空间推理记录:

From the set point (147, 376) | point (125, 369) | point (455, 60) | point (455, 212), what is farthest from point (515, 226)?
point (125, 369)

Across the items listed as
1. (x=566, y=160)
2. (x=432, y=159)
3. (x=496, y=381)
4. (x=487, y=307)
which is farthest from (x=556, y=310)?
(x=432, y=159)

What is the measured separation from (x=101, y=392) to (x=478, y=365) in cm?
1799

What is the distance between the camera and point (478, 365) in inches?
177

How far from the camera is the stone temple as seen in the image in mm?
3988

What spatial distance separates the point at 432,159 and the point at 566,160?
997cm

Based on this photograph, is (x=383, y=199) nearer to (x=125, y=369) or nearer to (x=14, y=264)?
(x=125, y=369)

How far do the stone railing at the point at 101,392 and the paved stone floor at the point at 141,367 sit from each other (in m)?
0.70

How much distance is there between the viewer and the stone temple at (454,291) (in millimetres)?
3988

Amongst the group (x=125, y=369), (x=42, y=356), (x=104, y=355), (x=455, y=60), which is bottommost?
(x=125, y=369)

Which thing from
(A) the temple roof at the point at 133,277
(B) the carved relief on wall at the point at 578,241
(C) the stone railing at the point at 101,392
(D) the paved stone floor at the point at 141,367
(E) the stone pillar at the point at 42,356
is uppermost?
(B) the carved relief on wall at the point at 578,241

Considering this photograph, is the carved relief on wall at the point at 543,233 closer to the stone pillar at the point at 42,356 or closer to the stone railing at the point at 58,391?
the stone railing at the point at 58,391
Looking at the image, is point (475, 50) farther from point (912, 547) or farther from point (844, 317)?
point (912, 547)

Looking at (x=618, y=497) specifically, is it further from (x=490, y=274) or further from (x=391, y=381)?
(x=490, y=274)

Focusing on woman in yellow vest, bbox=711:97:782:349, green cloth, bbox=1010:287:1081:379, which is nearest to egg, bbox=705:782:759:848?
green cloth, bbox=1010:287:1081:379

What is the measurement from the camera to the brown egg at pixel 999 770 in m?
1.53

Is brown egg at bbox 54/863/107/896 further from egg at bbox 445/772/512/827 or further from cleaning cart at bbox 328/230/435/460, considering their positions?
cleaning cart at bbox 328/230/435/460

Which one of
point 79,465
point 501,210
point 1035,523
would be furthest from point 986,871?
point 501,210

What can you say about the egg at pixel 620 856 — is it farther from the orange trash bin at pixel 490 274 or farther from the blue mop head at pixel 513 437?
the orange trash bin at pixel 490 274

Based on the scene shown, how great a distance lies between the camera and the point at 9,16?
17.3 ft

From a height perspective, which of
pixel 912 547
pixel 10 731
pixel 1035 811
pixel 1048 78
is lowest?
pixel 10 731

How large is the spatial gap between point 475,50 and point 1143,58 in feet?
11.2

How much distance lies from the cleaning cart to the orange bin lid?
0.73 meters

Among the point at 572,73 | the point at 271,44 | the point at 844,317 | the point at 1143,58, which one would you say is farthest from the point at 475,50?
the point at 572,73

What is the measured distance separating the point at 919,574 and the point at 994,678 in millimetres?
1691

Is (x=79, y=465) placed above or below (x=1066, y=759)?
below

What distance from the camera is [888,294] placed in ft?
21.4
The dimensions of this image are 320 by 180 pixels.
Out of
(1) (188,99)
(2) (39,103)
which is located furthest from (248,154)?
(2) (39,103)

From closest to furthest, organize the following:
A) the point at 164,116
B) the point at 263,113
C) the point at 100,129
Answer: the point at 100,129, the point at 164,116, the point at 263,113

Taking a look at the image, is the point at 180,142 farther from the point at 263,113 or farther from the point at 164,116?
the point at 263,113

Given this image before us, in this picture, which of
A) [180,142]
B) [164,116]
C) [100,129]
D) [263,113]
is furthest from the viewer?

练习说明 → 请把上面记录中从含有“Which one of”的那一行到含有“0.73 meters”的那一行之间的各行原样重新写出，首尾两行都包括在内。

正确答案 →
Which one of
point 79,465
point 501,210
point 1035,523
would be furthest from point 986,871?
point 501,210

What can you say about the egg at pixel 620 856 — is it farther from the orange trash bin at pixel 490 274 or farther from the blue mop head at pixel 513 437?
the orange trash bin at pixel 490 274

Based on the scene shown, how great a distance lies between the camera and the point at 9,16?
17.3 ft

From a height perspective, which of
pixel 912 547
pixel 10 731
pixel 1035 811
pixel 1048 78
is lowest?
pixel 10 731

How large is the spatial gap between point 475,50 and point 1143,58 in feet?
11.2

How much distance lies from the cleaning cart to the orange bin lid?
0.73 meters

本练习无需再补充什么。